Horizontal transfer of mitochondria is mediated by actin-rich membrane protrusions named tunneling nanotubes (TNTs). [5] The establishment of a nanotube begins with the formation of a filopodium-like membrane protrusion that retracts after reaching the recipient cell, leaving an ultrafine structure that is separated from the substrate. [1] Chemical inhibitors or mechanical stress impairs the formation of TNTs and reduces mitochondrial exchange. [1] [6] On the other hand, certain types of stress agents such as doxorubicin [7] or ethidium bromide [8] increase TNT formation. Other proposed mechanisms of transfer include membrane microvesicles, cell fusion, dendrites, and mitochondrial extrusion. [1] [9]

In vitro transfer

The first evidence of functional mitochondrial transfer in vitro has been documented between human mesenchymal stem cells (hMSCs) and human lung carcinoma cells. Healthy mitochondria from hMSCs moved to recipient lung carcinoma cells with nonfunctional mitochondria and repaired their function. [10] Intercellular transfer of mitochondria in culture has been documented from MSCs and endothelial cells to breast cancer cell lines, ovarian cancer cell lines or to osteosarcoma cell line. [11] Mitochondrial transfer can occur also between cancer cells such as mesothelioma [12] and laryngeal carcinoma cells. [13] Non-tumor cells such as human renal epithelial cells, human retinal pigment epithelial cells or human monocyte-derived macrophages have been shown to transfer their mitochondria as well. [14] All these data suggest that this phenomenon, regardless of the exact mechanisms involved, may be a fundamental physiological process well worthwhile exploring in a whole organism setting.

In vivo transfer

One of the first evidences of in vivo horizontal mitochondrial gene transfer was found in a transmissible canine venereal tumor (CTVT), highly adapted cancer transmitted during mating of feral dogs. Phylogenetic analyses of mitochondrial sequences revealed that CTVT cells periodically acquire mitochondria from its host and ensure overcoming high mutation rate that would promote the accumulation of deleterious mutations in their own mitochondria and long-term survival. [15] Transfer of intact mitochondria can contribute to tissue repair in vivo. Bone marrow-derived stem cells (BMSCs) injected into mice with acute lung injury transfer their mitochondria to lung alveoli cells and protect them against injury. [16] Overexpression of Miro1, a protein connecting mitochondria to cytoskeletal motor proteins, leads to enhanced transfer of mitochondria from MSCs into stressed epithelial cells via TNTs in mice. [17] In vivo horizontal transfer of mitochondria can occur in cancer cells which upon mitochondrial damage acquire mtDNA from surrounding donor healthy cells. This process restores transcription and translation of mtDNA-encoded genes as well as respiration. [18]

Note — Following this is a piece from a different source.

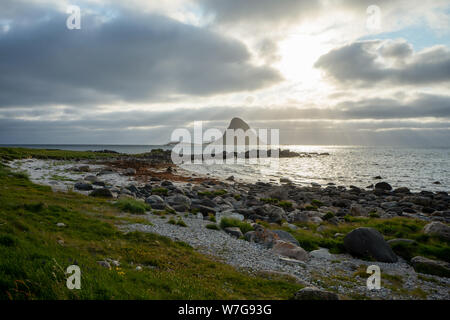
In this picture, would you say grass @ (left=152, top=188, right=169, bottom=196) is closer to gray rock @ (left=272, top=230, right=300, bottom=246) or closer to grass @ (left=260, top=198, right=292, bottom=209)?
grass @ (left=260, top=198, right=292, bottom=209)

Injured neurons cannot be quickly replaced after ischemia without transfer of mitochondria from other cells. [19] Transfer of functional mitochondria from astrocytes to ischemically-damaged neurons has been shown to promote recovery in the brain. [9] [19] Stem cells are also a source of mitochondria for ischemic brain cells. [19]

Cancer

Mitochondrial transfer occurs between tumor cells and other cells of the cancer microenvironment. Highly glycolytic cancer-associated fibroblasts donate their disposable mitochondria to adjacent prostate cancer cells enhancing the respiratory capacity of the cancer cells. [9] Mitochondrial transfer in cancer cells contributes to chemotherapy resistance. [9]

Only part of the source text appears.